Figure-6: Water Layer

Defining Grid and Radios For the SLIP 

The Grid as well as Radius technique requires the specification of a grid.  

Select "Draw>Slip surface>Grid" to bring up the grid (Liu,2022).  

Every dot on the grid will serve as a focal point, and the corners will be defined in an anticlockwise fashion, beginning with the top left corner.  

A box's radius is specified by the lines that lie within it (with each of the four corners defined anticlockwise, beginning at the top left).   

Running the Analysis 

I may proceed with the analysis now that I have a clear understanding of the issue at hand. If I've carefully laid out all the criteria, pushing "start" is as easy as it seems in Error! Error locating referenced material Analysis will be conducted using SLOPE/W. SEEP/W will take I to the Results tab (error!) after the analysis is done. b) No matching references could be located.

Viewing the Results

Once I've found the solution, the crucial slip surface will automatically be shown in the window.

Numerous slip grounds with a range of safety factors may be shown by choosing the quantity of slip circulars from View/Preferences.

I can view what each of the practise circles in the table looks like by choosing the Draw or Select Slip Surfaces option. The most important one is listed first, followed by the others with their safety factors, centred coordinates, and radii.

Clicking "view slice information" will bring up the slice's specifics. In addition to the crucial slip circle and force polygons, I can also copy data and charts.

Some of the circles I draw won't make any sense mathematically. If I get an error message, I can usually determine its cause by going to the documentation menu and looking up the error message numbers that were shown within the error message itself. The SLOPE/W programme has more in-depth instructions on how to use it on BB (Otake,2022).

Discussion and recommendation

I have been presented with an overview of the essential procedures to design, execute, as well as analyse a simple SLOPE/W model by reading the paper.
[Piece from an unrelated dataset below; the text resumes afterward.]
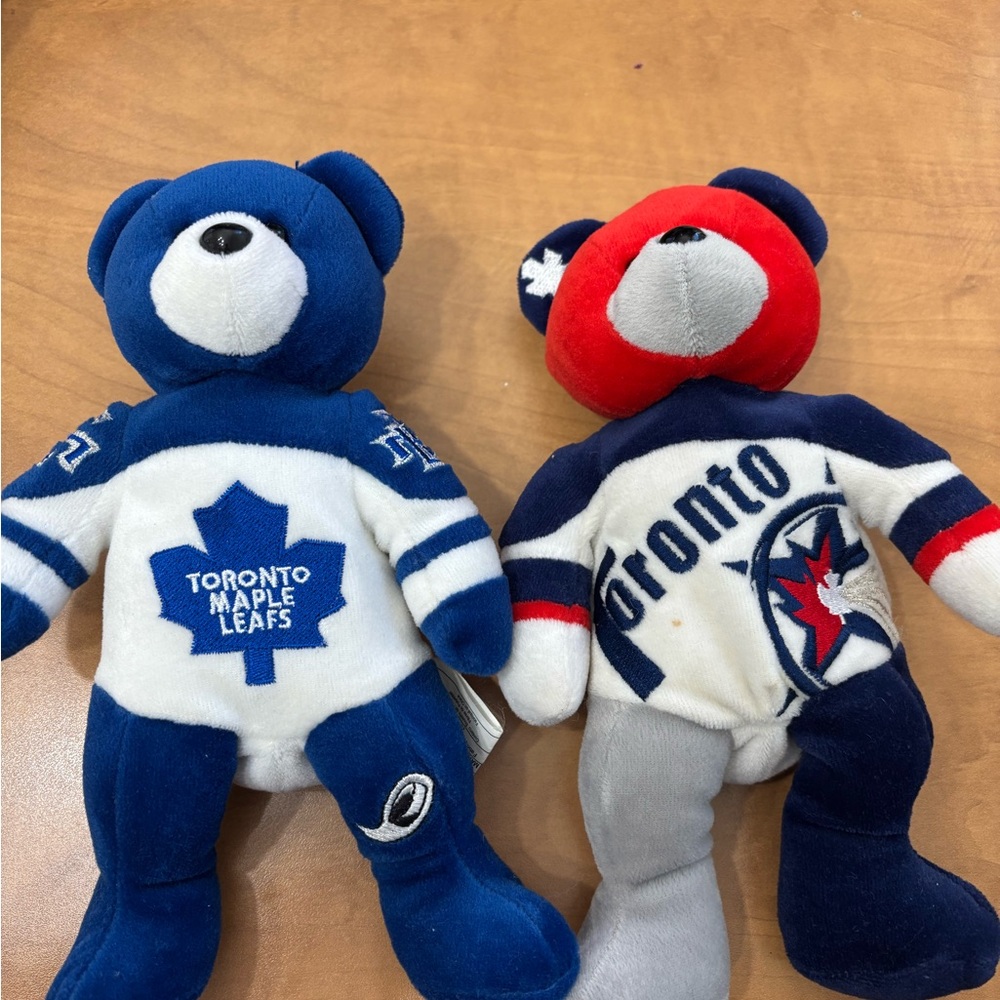 Toronto Maple Leafs and Toronto (2Toronto) Bears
Even while this has been in relation to SLOPE/W particularly, the basic principles of issue formulation, geometry, material qualities, boundary conditions, and so on are common to digital model. 
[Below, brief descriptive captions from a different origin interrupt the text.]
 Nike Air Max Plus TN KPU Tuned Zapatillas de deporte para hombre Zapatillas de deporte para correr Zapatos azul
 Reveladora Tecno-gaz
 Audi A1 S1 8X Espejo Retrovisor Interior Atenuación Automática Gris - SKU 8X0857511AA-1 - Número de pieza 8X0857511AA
Although modelling using computers is a very useful and potent engineering tool, one must exercise caution when use it and not place too much stock in the results. In order to be successful as the next engineer, it is essential that I have a solid understanding of both the advantages and the limitations of the method known as numerically modelling.

Reference

Al-Najjar, O. A., Y. S. Wudil, U. F. Ahmad, Omar S. Baghabra Al-Amoudi, Mohammed A. Al-Osta, and M. A. Gondal. "Applications of laser induced breakdown spectroscopy in geotechnical engineering: a critical review of recent developments, perspectives and challenges." Applied Spectroscopy Reviews (2022): 1-37.

Baghbani, Abolfazl, Tanveer Choudhury, Susanga Costa, and Johannes Reiner. "Application of artificial intelligence in geotechnical engineering: A state-of-the-art review." Earth-Science Reviews 228 (2022): 103991.

Garg, Ankit, Yuanxu Huang, Huang He, Xilong Huang, Peng Lin, Kanishk Kalra, Guoxiong Mei, Vaibhav Khandare, and Lovepreet Singh. "Geotechnical engineering educational modules demonstrating measurement and regulation of soil moisture." Computer Applications in Engineering Education 30, no. 3 (2022): 973-985.

Khan, Farhan, Bhumika Das, Sri Ram Krishna Mishra, and Mohan Awasthy. "A review on the feasibility and application of geospatial techniques in geotechnical engineering field." Materials Today: Proceedings 49 (2022): 311-319.

Liu, Dongsheng, Hanlong Liu, Yue Wu, Wengang Zhang, Yanlei Wang, and M. Santosh. "Characterization of geo-material parameters: Gene concept and big data approach in geotechnical engineering." Geosystems and Geoenvironment 1, no. 1 (2022): 100003.

Otake, Yu, Kyohei Shigeno, Yosuke Higo, and Shogo Muramatsu. "Practical dynamic reliability analysis with spatiotemporal features in geotechnical engineering." Georisk: Assessment and Management of Risk for Engineered Systems and Geohazards 16, no. 4 (2022): 662-677.